Amazon AWS Certified Data Analytics Specialty – Domain 6: Security
- Encryption 101
Welcome to this section on security and encryption. These are not necessarily the most fun sections to deal with, but they are super important for the exam. The exam will definitely ask you a lot of security questions as well as encryption. And so Kms, the encryption SDK, the parameter store, I am, all these things are a central piece of the exam and I want to make this as easy as possible because security, I know you’re not an expert, or maybe not an expert, but it’s tough to understand sometimes. But I try to make it as simple as I can with some diagrams. And hopefully by the end of this section you’ll have a good grasp of how security works and which security to use in which circumstances. And then you will rock all your questions.
So first an overview of encryption mechanism and the first one is going to be encryption in flights. Then why would we want even encryption in flights? Well, we want encryption in flight because if I send a very sensitive secret, for example, my credit card to a server to make a payment online, I want to make sure that no one else on the way where my network packet is going to travel can see my credit card number. And so I want to make sure that when I make a payment online, I have that green luck. I have that Https website which guarantees me that it is an SSL enabled website and I will get encryption in flight. And so when you have encryption in flight, the data will be encrypted before I send it and then the server will be decrypting it after receiving it.
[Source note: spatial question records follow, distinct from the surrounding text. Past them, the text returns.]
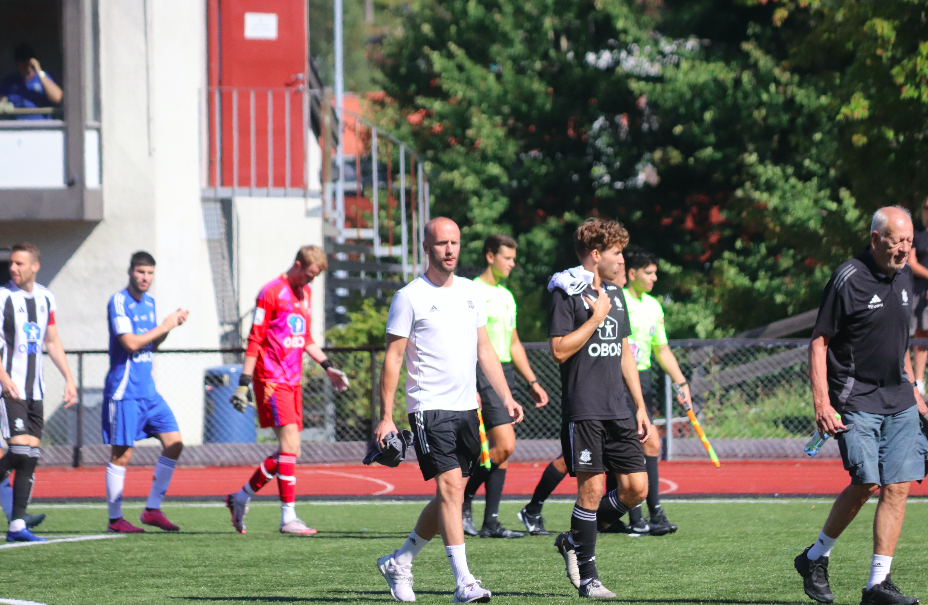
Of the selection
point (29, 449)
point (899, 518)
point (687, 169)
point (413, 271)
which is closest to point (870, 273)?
point (899, 518)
But only myself and the server know how to do these things. Now the SSL certificates are what’s going to help with the encryption. And so another way to see it is Https. So anytime we’ve been dealing with an Amazon service and it had an Https endpoint that guaranteed us that it was encryption in flight. And now the whole web, almost the whole web needs to run on SSL and Https. Basically when you have this enabled, you’re protected against the man in the middle attack. And so this guarantees that when you have that green lock and that the service certificate is valid, that no one can retrieve your sensitive information. So let’s do a quick example. Here is us, and we want to talk to an Https website on AWS. Could be Dynamo DB, it could be whatever you want.
And then what we’re going to do is that we’re going to have to go over super-secret data, we’re going to encrypt it with SSL encryption and send this over the network. And then the website will receive that data and know how to decrypt it. Okay, very simple, the idea of it. But the execution is not as easy. So this is how much it’ll give you. The good news is that all programming languages know how to do SSL encryption and decryption.
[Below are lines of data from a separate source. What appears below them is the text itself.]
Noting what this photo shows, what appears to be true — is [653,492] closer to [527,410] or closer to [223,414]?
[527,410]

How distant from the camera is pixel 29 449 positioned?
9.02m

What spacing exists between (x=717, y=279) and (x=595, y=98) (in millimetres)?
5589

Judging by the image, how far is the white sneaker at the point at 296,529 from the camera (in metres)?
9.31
And all the libraries do this for you, so you don’t have to worry about anything. This is not something you have to deal with directly. The second thing is going to be called server side encryption at Rest. And so that is when the data is encrypted after being received by the server. So before that the server was receiving data, decrypting it, and using it in its decrypted form. Here the server is going to store the data on its disk. And so we need to know that the server is storing the data in an encrypted form, because in case the server gets hijacked by someone else, we don’t want that someone else to be able to decrypt the data.
And so the data will be decrypted before being sent back to our clients. So, thanks to a key, usually called the data key, then that data is going to be stored in an encrypted form and the encryption and decryption keys must be managed somewhere, usually called a Kms or key management service. And the server must have the right to talk to that key management service. So here’s our object, and we’re going to transfer it, for example, to EBS. So it’s going to be transferred over whatever mechanism, and EBS will use a data key. And using the data key, it will perform encryption of that data. And now it’s stored in an encrypted form. And then the day we need to retrieve that data, for whatever reason, then EBS, the service, will do decryption for us using the data key again, and we’ll get the encrypted data and back to us over Http or CTPs, for example.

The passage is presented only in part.